BEGIN
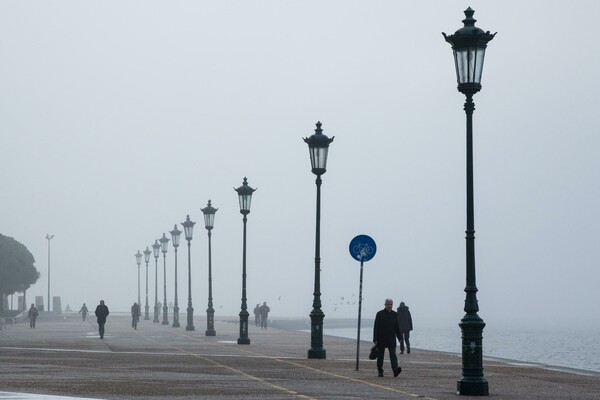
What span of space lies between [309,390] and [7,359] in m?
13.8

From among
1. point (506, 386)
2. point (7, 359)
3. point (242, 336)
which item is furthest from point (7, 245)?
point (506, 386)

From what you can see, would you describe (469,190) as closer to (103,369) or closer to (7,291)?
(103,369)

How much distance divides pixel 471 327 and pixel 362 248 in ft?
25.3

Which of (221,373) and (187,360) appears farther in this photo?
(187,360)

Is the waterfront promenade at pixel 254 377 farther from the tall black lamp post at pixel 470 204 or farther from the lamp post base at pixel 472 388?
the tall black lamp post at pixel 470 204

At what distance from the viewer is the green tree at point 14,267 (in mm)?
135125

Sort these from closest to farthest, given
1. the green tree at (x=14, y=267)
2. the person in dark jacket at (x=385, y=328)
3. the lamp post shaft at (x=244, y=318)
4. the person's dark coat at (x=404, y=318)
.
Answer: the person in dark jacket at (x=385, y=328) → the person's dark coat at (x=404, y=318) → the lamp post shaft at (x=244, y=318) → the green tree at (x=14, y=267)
END
BEGIN
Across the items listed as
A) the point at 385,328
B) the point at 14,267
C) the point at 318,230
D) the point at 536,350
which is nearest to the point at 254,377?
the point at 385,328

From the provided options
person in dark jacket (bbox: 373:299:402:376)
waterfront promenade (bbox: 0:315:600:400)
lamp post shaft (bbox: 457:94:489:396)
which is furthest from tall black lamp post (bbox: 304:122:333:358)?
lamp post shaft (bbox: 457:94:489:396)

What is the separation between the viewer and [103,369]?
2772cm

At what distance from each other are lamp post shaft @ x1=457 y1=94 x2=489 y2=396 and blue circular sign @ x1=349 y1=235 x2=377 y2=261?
END
BEGIN
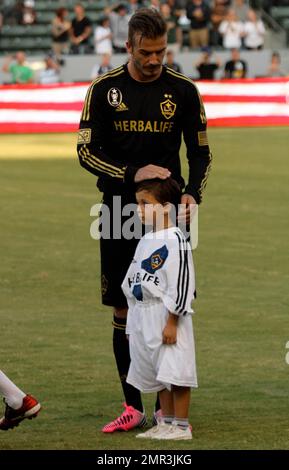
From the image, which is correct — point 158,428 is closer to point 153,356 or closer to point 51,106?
END
• Exercise description
Show each line in the three blocks above that contains the string "coat", treating case as significant.

• Exercise answer
4. the person's dark coat at (x=404, y=318)
Answer: the person in dark jacket at (x=385, y=328) → the person's dark coat at (x=404, y=318) → the lamp post shaft at (x=244, y=318) → the green tree at (x=14, y=267)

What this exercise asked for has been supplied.